--- Requirement ---
Could you reproduce the entries exactly, omitting every picture?

(Records excerpted from a collection)
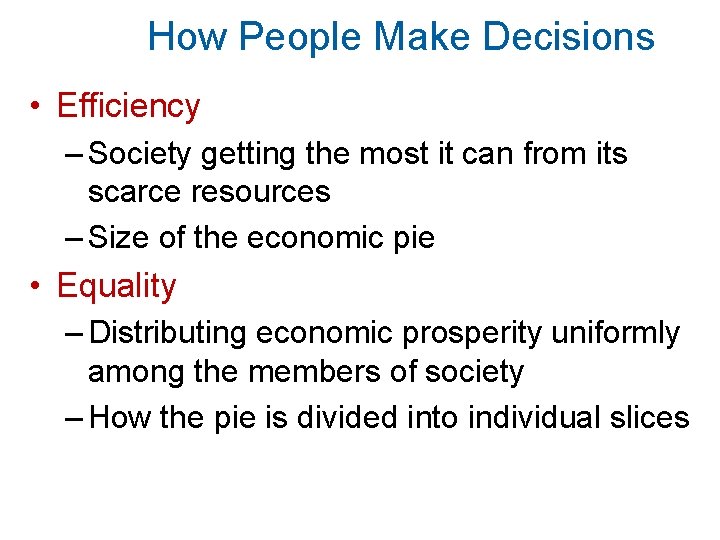 How People Make Decisions

• Efficiency
– Society getting the most it can from its scarce resources
– Size of the economic pie

• Equality
– Distributing economic prosperity uniformly among the members of society
– How the pie is divided into individual slices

--- Worked solution ---
 How People Make Decisions

• Efficiency
– Society getting the most it can from its scarce resources
– Size of the economic pie

• Equality
– Distributing economic prosperity uniformly among the members of society
– How the pie is divided into individual slices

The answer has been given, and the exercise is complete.